Part B (reasoning). You are building an internal assistant for legal-document QA. Sketch a four-layer evaluation stack for your team. (Stay technical and methodology-focused; do not propose legal claims, just evaluation design.)
What you should notice
Reasonable layers:
- Held-out perplexity on a sample of your domain documents (smoke test during/after training or fine-tuning).
- Multiple-choice retrieval-style benchmark built from your documents (does the model identify the correct passage / cited section among distractors?). Cheap, contamination-controlled because it is from your private corpus.
- Executable / verifiable tasks: extract structured fields (dates, party names, clause types) into a strict schema; check exact match against a private gold set. Hard to fake.
- Open-ended evaluation: domain-expert pairwise preference on draft summaries or Q&A, on a held-out sample; LLM-as-judge as a cheaper supplement for in-flight tuning.
The point is the layering: each layer catches a different failure mode, and a private corpus makes contamination far less of a worry than public benchmarks.

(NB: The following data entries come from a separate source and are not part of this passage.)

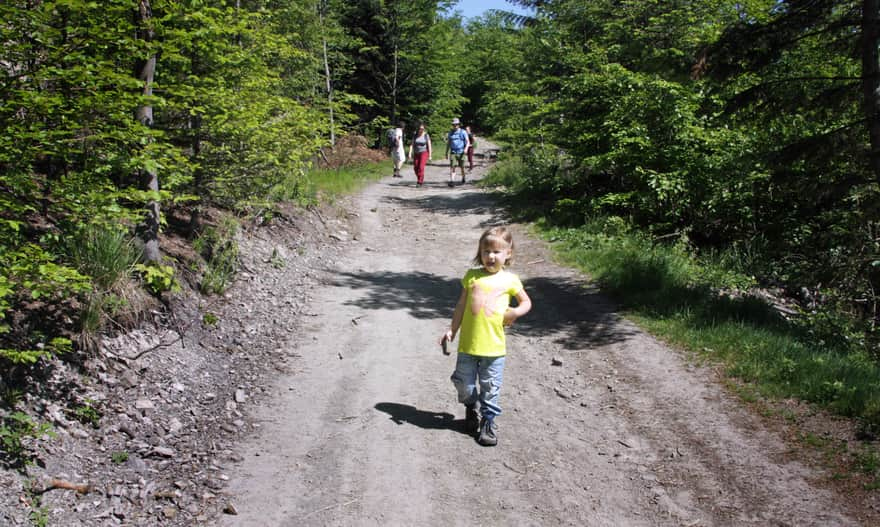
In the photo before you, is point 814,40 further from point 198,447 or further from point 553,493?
point 198,447

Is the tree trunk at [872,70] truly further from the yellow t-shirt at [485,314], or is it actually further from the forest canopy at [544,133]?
the yellow t-shirt at [485,314]

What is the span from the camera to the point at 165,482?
4352 millimetres

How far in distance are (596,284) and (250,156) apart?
17.9ft

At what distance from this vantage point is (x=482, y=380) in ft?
16.2

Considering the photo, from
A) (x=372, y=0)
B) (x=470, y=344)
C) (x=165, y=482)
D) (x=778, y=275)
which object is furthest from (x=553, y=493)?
(x=372, y=0)

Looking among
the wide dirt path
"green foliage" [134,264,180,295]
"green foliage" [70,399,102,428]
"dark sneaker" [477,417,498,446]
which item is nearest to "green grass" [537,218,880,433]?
the wide dirt path

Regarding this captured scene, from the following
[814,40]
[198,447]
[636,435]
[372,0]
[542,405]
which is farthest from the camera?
[372,0]

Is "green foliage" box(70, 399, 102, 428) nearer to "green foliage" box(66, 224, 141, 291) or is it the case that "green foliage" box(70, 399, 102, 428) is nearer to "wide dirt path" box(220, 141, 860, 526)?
"wide dirt path" box(220, 141, 860, 526)

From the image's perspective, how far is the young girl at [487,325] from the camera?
4.89m

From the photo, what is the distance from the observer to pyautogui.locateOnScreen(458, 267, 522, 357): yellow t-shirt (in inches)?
192

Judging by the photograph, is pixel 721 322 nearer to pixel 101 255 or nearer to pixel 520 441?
pixel 520 441

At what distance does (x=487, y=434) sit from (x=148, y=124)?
15.0 feet

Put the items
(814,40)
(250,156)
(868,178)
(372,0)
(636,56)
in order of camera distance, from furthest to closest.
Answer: (372,0) < (636,56) < (814,40) < (250,156) < (868,178)

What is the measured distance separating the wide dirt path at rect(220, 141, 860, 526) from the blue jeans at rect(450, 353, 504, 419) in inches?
13.1
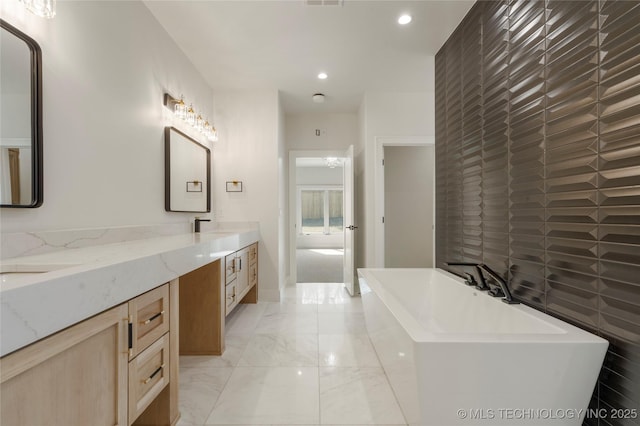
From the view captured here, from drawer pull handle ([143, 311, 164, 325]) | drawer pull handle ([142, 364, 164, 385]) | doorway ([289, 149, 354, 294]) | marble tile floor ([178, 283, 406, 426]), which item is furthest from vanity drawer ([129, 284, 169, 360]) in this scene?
doorway ([289, 149, 354, 294])

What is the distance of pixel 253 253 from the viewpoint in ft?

The recommendation is structural; the actual legal-correctness call belongs to domain experts, not the evaluation pipeline.

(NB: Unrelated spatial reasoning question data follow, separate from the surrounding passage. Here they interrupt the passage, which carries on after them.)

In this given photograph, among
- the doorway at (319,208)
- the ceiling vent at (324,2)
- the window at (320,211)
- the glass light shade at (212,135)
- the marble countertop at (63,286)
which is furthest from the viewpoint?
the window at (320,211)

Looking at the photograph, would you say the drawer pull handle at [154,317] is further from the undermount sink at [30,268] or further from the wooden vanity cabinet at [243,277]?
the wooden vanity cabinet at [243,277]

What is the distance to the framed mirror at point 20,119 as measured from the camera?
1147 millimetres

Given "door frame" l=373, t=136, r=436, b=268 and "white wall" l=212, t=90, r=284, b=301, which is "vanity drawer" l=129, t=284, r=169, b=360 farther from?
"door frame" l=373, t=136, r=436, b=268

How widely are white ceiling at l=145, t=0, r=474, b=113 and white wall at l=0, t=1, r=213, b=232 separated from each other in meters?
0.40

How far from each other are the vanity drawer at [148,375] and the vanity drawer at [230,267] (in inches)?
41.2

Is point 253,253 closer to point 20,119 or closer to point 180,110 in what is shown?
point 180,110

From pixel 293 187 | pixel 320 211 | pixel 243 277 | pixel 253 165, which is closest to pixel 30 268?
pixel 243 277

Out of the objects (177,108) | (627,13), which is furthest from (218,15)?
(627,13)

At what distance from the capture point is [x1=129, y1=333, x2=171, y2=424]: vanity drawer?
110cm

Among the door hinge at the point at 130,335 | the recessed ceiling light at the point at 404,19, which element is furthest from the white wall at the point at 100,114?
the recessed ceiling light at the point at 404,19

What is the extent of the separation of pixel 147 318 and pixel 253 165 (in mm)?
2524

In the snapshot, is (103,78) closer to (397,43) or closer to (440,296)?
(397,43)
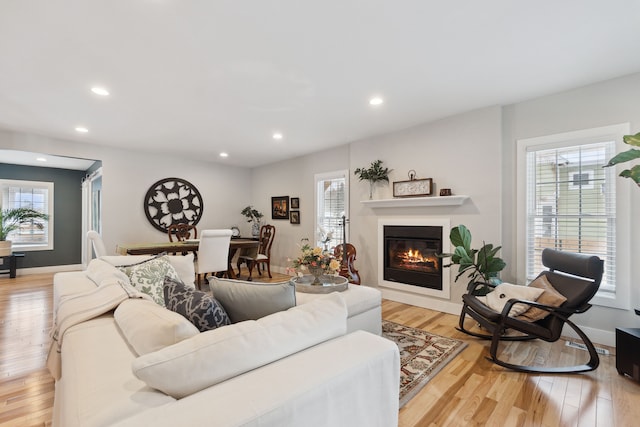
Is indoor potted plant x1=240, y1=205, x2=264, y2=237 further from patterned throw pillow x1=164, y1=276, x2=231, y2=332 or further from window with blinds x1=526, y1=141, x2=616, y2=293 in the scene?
patterned throw pillow x1=164, y1=276, x2=231, y2=332

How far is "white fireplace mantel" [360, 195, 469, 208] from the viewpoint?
359 centimetres

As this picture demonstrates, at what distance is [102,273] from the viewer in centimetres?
212

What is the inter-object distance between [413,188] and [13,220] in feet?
25.6

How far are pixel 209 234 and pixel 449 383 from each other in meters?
3.48

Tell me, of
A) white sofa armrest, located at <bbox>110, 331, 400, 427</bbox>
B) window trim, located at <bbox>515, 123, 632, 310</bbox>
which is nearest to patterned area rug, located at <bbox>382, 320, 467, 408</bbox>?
white sofa armrest, located at <bbox>110, 331, 400, 427</bbox>

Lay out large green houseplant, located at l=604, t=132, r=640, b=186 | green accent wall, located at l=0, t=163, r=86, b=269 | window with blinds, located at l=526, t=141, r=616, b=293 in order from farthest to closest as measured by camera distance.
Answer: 1. green accent wall, located at l=0, t=163, r=86, b=269
2. window with blinds, located at l=526, t=141, r=616, b=293
3. large green houseplant, located at l=604, t=132, r=640, b=186

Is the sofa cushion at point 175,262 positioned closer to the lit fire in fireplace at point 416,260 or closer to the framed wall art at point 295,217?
the lit fire in fireplace at point 416,260

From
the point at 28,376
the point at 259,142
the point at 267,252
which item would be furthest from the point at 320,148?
the point at 28,376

Part C (reasoning). Why is the portfolio of benchmark scores stronger evidence than any single number, even a state-of-the-art one?
What you should notice
Because each benchmark has known weaknesses (contamination, format sensitivity, narrow construct), and the failure modes are different. A model that tops one benchmark may be overfit to its format or contaminated by its data; a model that does broadly well across many benchmarks of different formats and ages is much less likely to be exploiting one specific weakness. The portfolio is the noise-cancelling version of the score: where the benchmarks agree, the signal is stronger than any one of them alone.
Flashcards
Section titled “Flashcards”Nine cards. Click any card to reveal the answer. Use the Print flashcards button to lay the set out one card per page for offline review.
Q. Why is loss not the same as capability?
Scaling laws predict cross-entropy; you care about downstream usefulness. Correlated but not identical; some capabilities appear in jumps. Evaluation bridges the two.
Q. The four benchmark formats?
Multiple-choice (MMLU, ARC, HellaSwag, TruthfulQA), executable (HumanEval, GSM8K, MATH), instruction-following (IFEval), open-ended (Chatbot Arena, LLM-as-judge).
Q. Construct validity?
A benchmark measures its specific dataset and format. Whether that reflects the capability you care about is a separate question; high MMLU != “intelligent.” The deepest issue in LLM evaluation.
Q. Contamination, and defenses?
The model may have seen public benchmark questions during training, so high scores reflect memorization. Defenses: private/freshly generated benchmarks, executable tasks (run code / check answer), skepticism toward old public benchmarks.
Q. Format sensitivity?
Same model + same benchmark + different prompt format/parser/decoding = different score. Reported numbers depend on the harness, not just the model. Version-pinned harnesses (lm-evaluation-harness family) matter for comparability.
Q. Open-ended evaluation: two paths and their failures?
Pairwise human preference at scale (Chatbot Arena Elo): high signal, expensive. LLM-as-judge: cheap, biased (judges prefer outputs that look like their own; systematic blind spots). Use both with failure modes in mind.
Q. Why a layered stack, not one number?
Every layer has known weaknesses; failure modes differ. Perplexity catches training disasters; MC covers knowledge cheaply; executable resists contamination; instruction-following checks format; open-ended measures usability. No single score is the model; the portfolio is.
Q. Stronger benchmark evidence?
Harder to fake: executable (run-and-check), freshly generated, private held-out, recent, paired with multiple formats. Weaker: old public multiple-choice where contamination is plausible and discussion has leaked answers into the web.
Q. Pragmatic eval stack (layers)?
- held-out perplexity, 2) multiple-choice suite, 3) executable (code/math) benchmarks, 4) instruction-following, 5) open-ended (pairwise human + LLM-as-judge), 6) domain-specific. Each layer catches a different failure mode.